* START Given records *

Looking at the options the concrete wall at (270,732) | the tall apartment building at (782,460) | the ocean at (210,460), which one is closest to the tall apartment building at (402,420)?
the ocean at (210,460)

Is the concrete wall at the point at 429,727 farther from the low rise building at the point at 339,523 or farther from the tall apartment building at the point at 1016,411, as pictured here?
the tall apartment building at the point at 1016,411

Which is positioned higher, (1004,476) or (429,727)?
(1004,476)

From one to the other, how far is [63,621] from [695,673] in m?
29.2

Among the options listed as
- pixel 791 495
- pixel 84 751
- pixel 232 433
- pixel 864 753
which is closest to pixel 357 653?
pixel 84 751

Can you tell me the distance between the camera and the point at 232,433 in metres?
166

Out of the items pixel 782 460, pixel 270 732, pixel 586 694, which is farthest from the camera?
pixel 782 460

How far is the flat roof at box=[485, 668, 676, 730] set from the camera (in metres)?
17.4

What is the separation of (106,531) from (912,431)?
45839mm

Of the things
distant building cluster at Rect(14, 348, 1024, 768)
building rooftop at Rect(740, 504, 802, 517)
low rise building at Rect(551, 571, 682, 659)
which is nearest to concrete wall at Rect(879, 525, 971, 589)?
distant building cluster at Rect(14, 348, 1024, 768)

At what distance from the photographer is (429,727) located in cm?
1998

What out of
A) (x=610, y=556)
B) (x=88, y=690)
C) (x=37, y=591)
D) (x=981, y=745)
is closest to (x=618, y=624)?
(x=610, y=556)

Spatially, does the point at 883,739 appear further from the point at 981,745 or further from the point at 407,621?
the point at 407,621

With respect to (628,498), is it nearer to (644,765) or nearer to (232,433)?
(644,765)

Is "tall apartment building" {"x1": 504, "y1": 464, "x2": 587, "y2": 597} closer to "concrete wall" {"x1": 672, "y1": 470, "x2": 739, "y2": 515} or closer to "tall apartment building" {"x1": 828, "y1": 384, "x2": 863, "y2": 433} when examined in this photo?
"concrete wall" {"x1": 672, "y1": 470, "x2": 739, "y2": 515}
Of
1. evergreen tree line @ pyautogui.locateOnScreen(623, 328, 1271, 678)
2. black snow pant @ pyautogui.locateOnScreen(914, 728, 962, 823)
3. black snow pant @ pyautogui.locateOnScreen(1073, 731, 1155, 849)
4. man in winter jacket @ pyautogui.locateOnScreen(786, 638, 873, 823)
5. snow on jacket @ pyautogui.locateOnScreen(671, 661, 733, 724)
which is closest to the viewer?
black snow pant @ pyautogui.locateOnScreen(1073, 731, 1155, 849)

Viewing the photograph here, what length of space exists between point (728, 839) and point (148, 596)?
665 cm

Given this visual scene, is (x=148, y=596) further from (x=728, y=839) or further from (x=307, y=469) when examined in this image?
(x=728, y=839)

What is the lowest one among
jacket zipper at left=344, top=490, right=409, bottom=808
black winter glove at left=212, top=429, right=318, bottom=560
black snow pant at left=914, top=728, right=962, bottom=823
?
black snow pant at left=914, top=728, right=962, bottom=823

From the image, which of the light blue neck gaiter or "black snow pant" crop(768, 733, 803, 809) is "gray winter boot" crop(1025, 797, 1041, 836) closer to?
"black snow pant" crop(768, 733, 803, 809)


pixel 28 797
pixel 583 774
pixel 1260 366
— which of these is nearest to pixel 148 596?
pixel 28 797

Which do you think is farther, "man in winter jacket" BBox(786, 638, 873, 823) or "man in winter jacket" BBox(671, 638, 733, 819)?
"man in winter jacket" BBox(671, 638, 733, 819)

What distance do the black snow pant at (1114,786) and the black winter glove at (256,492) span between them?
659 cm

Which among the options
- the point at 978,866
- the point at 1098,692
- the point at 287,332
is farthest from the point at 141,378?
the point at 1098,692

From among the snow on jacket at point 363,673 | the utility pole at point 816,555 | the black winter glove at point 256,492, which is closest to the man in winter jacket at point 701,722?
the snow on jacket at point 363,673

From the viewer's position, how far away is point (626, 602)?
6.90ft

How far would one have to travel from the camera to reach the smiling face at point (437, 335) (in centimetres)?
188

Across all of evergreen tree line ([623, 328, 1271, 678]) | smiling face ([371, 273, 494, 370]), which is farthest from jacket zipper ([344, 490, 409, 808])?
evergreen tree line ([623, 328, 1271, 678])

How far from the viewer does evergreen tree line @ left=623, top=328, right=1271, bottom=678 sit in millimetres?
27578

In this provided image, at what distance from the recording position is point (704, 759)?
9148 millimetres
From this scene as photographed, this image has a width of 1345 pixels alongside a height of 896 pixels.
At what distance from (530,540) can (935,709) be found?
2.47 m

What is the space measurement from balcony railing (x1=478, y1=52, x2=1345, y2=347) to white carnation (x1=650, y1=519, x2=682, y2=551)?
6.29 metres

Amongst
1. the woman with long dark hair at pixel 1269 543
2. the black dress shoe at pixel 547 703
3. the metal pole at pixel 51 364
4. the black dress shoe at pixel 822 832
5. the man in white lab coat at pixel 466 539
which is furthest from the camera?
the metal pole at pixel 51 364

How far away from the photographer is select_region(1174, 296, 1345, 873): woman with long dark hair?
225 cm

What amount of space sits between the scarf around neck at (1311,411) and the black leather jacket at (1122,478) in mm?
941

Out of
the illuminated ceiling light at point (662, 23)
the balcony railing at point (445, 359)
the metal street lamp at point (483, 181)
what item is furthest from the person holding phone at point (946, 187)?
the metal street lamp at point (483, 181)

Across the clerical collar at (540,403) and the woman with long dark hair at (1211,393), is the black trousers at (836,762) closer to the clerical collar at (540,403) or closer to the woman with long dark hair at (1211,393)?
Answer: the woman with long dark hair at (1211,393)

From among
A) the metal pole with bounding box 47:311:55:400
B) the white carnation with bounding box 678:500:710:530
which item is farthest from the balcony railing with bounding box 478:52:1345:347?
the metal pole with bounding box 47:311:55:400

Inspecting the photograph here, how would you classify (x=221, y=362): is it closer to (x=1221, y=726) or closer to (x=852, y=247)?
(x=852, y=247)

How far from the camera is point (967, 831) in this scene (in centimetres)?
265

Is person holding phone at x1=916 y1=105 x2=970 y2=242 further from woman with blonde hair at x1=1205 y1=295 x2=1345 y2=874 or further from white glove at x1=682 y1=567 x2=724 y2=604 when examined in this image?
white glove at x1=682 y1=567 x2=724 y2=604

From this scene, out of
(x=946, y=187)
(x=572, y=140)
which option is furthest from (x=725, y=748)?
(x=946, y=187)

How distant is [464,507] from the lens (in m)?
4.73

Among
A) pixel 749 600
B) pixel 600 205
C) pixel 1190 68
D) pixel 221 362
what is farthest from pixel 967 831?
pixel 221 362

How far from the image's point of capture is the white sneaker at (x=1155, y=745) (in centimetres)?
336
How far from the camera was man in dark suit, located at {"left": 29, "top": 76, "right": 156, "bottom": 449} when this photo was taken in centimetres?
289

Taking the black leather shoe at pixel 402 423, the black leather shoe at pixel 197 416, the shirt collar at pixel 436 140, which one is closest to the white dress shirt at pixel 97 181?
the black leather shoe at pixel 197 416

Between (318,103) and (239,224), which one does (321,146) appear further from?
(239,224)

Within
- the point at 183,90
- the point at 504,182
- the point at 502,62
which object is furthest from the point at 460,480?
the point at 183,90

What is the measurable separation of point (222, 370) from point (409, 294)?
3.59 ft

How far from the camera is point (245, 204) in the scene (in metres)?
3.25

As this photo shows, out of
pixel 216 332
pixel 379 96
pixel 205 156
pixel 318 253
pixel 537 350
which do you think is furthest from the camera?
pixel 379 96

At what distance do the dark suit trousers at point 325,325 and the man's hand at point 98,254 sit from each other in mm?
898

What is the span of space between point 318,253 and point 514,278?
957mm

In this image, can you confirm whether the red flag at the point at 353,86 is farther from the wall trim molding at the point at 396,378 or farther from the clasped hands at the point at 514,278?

* END Given records *

Stated goal: Copy out the lines from the one containing "How far from the viewer" through the one containing "9148 millimetres", swapping "recording position" for "camera" and leaving everything else the same.

Task solution:
How far from the viewer does evergreen tree line @ left=623, top=328, right=1271, bottom=678 sit in millimetres?
27578

In this provided image, at what distance from the camera is point (704, 759)?
9148 millimetres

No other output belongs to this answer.